Page extract:
Overview
The current CTF bot AI has a solid foundation (flag state tracking, 7 CTF states, basic escort, dropped flag priority, a radio system), but bots treat CTF as an independent node-traversal problem rather than a coordinated team game. All bots run identical goal logic per-frame with no role assignment, leading to situations like all 4 bots chasing the enemy flag simultaneously while leaving the base undefended.
This issue tracks a set of layered improvements. Implementation order matters — each item builds on the one before it.
1. CTF Plan System
Add a per-team ctf_plan_t enum updated once per second (not per-frame) by a single coordinator function. All downstream role and behavior decisions read from this.
typedef enum {
CTF_PLAN_BALANCED, // Default: normal role split
CTF_PLAN_DEFEND, // Team is ahead — protect the lead
CTF_PLAN_FULL_ATTACK, // Behind + low time — everyone rushes, 1 defender max
CTF_PLAN_RUSH, // Enemy flag just dropped — all bots converge
CTF_PLAN_STALL, // Team has enemy flag and is ahead — carrier stalls for time
} ctf_plan_t;
Transition triggers:
FULL_ATTACK: score deficit ≥ 2 caps AND time remaining ≤ 3 minutes
DEFEND: team is ahead by ≥ 2 caps AND time remaining > 3 minutes
RUSH: enemy flag transitions to dropped state (broadcast immediately)

Work instructions:
1. Output the passage of the CTF bot issue that begins at the words "1. CTF Plan" and ends after the words "read from this.".
2. In the CTF bot issue, how often is the per-team ctf_plan_t enum updated?
3. Condense the paragraph of the CTF bot issue beginning "The current CTF bot AI has a solid foundation" into a short list that keeps its main facts.
The listing is not needed for any of this work.

Data lines:
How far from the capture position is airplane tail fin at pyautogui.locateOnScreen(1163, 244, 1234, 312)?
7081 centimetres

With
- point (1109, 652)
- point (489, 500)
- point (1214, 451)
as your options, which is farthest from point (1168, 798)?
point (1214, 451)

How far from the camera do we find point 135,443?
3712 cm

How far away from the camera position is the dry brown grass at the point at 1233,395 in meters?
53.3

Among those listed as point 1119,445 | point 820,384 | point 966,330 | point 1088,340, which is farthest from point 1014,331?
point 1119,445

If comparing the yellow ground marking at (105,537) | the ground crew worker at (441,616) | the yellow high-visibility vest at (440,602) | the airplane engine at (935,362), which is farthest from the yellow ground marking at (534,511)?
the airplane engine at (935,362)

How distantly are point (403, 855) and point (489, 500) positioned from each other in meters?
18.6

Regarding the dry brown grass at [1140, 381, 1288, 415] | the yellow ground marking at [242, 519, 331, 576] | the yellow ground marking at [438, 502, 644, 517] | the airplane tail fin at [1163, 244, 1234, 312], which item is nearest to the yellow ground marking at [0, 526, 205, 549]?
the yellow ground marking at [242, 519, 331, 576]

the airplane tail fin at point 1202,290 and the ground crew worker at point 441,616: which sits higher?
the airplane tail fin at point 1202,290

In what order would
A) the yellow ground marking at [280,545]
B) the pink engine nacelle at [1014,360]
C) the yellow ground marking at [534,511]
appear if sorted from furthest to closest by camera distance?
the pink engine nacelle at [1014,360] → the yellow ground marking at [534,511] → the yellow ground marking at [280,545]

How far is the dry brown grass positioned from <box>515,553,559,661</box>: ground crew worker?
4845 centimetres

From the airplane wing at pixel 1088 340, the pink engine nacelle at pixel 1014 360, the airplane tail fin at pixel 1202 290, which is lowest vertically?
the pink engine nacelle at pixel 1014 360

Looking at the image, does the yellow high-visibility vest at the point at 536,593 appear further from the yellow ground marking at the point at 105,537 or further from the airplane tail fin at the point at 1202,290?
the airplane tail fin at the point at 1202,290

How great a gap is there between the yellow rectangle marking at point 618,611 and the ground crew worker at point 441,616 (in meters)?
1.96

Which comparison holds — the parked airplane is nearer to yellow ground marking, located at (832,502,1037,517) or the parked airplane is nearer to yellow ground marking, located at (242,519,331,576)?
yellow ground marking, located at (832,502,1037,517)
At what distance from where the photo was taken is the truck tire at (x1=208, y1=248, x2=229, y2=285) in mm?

Written answers:
1.
1. CTF Plan System
Add a per-team ctf_plan_t enum updated once per second (not per-frame) by a single coordinator function. All downstream role and behavior decisions read from this.

2. Once per second, not per frame.

3.
- Existing strengths: flag state tracking, 7 CTF states, basic escort, dropped flag priority, and a radio system.
- Problem: bots treat CTF as an independent node-traversal problem, not a coordinated team game.
- Cause: all bots run identical per-frame goal logic with no role assignment.
- Result: all 4 bots may chase the enemy flag at once, leaving the base undefended.